In the opening scenes of The Rocky Horror Picture Show, for example, we hear Nixon's voice blaring away on the radio ("I have never been a quitter . . .") as the "innocent" lovers' car breaks down, forcing them to take refuge in Frank-N-Furter's castle of decadence. When Johnny Depp's "Duke" endures a paranoid, acid-crazed meltdown in the middle of Terry Gilliam's Fear and Loathing in Las Vegas, it is Nixon who blathers incessantly from the television, signalling the death of the American dream. The gun-toting bank robbers of Kathy Bigelow's action romp Point Break wear rubber masks of America's "Ex-Presidents", the most prominent of which is the bulbous-nosed likeness of a grinning Nixon.
My own personal favourite Nixon film gag is from the (sadly) little-seen exploitation satire Cannibal Women in the Avocado Jungle of Death, in which Shannon Tweed attempts to prove that all men are rubbish by citing the example of Richard Nixon, to which the famously politically incorrect Bill Maher replies: "I liked Nixon. I thought he was funny . . ."
While the title of The Assassination of Richard Nixon may suggest a political thriller, the evocation of a murderous plot against the 37th president of the United States (who, as we all know, died peacefully in his bed) is more allusive than descriptive.
Written and directed by feature first-timer Niels Mueller, the film is inspired by the strange true story of Samuel Byck, an unemployed salesman who in 1974 attempted to hijack a plane and fly it into the White House - an endeavour that gained eerie significance in the wake of the 9/11 attacks.
Yet the meat of Mueller's movie is the increasing existential despair of his unloveable anti-hero, renamed Sam Bicke (presumably to accommodate the many fictional inventions) and played to death by an earnest Sean Penn, whose empathy for the underdog is here to the fore. Physically clumsy in his outsized sports jacket, and emotionally crippled by the failure of his marriage and his job, Bicke is directed towards the grim self-improvement mantras of Dale Carnegie's How to Win Friends and Influence People - with genuinely pathetic results.

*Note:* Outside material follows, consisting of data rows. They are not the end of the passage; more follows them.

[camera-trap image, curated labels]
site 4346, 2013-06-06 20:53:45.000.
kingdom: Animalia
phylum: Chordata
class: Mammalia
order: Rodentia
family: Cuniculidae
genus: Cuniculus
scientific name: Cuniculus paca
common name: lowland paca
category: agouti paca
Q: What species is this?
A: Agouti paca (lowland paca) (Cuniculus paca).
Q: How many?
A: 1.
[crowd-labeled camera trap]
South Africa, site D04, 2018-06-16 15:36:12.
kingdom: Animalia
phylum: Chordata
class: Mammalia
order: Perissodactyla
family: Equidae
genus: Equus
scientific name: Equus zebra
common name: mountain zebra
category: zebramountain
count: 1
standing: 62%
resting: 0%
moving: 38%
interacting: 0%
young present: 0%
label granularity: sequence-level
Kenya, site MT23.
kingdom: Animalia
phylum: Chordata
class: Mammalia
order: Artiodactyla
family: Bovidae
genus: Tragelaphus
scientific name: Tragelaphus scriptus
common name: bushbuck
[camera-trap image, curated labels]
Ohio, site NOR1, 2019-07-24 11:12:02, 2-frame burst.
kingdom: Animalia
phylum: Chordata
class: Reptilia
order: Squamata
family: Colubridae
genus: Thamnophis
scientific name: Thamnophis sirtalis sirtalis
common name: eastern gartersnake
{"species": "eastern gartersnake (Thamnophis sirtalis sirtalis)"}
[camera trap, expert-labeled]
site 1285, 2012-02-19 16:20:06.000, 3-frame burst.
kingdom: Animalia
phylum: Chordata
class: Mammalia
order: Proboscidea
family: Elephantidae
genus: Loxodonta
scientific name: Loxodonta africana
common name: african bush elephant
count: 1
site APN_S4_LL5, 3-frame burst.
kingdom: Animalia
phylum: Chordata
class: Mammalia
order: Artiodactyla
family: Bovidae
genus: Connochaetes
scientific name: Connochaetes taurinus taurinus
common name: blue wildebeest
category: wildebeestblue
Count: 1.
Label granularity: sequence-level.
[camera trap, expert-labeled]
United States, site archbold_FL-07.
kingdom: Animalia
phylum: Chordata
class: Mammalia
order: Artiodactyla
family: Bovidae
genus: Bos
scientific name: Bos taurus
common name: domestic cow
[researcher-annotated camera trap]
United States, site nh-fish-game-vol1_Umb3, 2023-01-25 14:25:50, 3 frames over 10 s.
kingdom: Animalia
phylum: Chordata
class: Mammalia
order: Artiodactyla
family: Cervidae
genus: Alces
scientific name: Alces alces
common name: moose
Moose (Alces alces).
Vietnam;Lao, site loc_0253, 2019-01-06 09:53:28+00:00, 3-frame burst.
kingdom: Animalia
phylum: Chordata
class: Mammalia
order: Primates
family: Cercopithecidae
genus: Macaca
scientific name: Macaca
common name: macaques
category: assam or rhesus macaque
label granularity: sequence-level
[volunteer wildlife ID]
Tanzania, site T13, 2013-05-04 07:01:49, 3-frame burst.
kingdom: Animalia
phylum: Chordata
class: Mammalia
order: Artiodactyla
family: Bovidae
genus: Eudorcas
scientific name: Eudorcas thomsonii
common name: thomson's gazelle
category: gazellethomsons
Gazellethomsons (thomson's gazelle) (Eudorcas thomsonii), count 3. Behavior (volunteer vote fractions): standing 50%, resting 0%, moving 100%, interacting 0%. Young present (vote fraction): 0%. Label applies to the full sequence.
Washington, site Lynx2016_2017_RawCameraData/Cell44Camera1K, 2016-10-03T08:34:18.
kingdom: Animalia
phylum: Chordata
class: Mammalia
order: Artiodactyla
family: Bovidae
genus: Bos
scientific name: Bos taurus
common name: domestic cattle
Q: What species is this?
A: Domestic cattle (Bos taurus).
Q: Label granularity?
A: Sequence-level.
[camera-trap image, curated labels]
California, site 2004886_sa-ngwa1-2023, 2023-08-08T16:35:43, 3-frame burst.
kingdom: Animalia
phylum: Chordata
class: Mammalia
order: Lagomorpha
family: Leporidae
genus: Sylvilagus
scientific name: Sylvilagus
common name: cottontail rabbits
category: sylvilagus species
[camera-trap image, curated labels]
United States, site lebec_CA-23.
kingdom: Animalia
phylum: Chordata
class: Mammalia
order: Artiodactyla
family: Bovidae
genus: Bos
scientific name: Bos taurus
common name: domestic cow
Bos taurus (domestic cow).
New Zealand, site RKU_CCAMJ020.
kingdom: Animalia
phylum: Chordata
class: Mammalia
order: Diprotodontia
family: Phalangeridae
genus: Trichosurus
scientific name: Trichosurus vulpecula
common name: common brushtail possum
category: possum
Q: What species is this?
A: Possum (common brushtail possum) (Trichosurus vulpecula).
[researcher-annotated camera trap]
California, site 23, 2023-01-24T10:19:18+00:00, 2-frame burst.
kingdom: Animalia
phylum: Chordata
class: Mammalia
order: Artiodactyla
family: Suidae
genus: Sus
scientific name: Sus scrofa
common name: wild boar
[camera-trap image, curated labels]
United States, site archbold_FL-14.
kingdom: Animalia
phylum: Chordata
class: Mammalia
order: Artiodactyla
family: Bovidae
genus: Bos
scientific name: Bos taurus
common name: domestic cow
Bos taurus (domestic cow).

But as it becomes increasingly apparent that he can close a deal on neither his personal nor professional life, Bicke's anger turns outwards to the corruption of a world in which a wanton crook such as Nixon can wheedle his way into the White House, becoming the dead head from which the proverbial fish of American society has rotted downwards.
There are several obvious parallels between Penn's Sam Bicke and Robert De Niro's Travis Bickle in Martin Scorsese's infinitely superior Taxi Driver: both are portraits of maleness in crisis; both are losers cast adrift from mainstream society; both attempt to validate their existence by taking pot-shots at politicians.
Yet while Bickle was a terrifying, mesmerising creation, whose growing madness kept the viewer enthralled, Bicke is a void into whose bottomless pit of misery audience sympathy simply ebbs away. If Penn's characterisation bears any resemblance to its true-life counterpart, no wonder the real Byck was so swiftly consigned to the dustbin of history, robbed of even the rewards of notoriety.
Crucially, unlike Arthur Miller's classic Willy Loman in Death of a Salesman, to whom he also owes an inspirational debt, Bicke fails to engage us emotionally, leaving the viewer feeling empty rather than empathetic.
While our hearts should bleed when Sam receives his divorce papers, for instance, we are merely left wondering how such a monumental screw-up ever managed to marry someone as attractive as the sparky waitress played by Naomi Watts in the first place.
There are moments of relief, most notably in a bizarrely comic scene (surely an invention of Mueller and his co-writer, Kevin Kennedy), in which Bicke attempts to convince the Black Panthers to rename themselves the Zebras to encompass the oppression of downtrodden white men such as himself.
The supporting cast is strong, too, with Don Cheadle and Michael Wincott making the most of their essentially incidental roles, and Jack Thompson gnarling away at the office-furniture scenery as Sam's bull-headed boss.
The end result, however, is an actorly exercise in period ennui which impresses on a technical level, but which (like the long-forgotten Byck) ultimately fails to find its intended targets.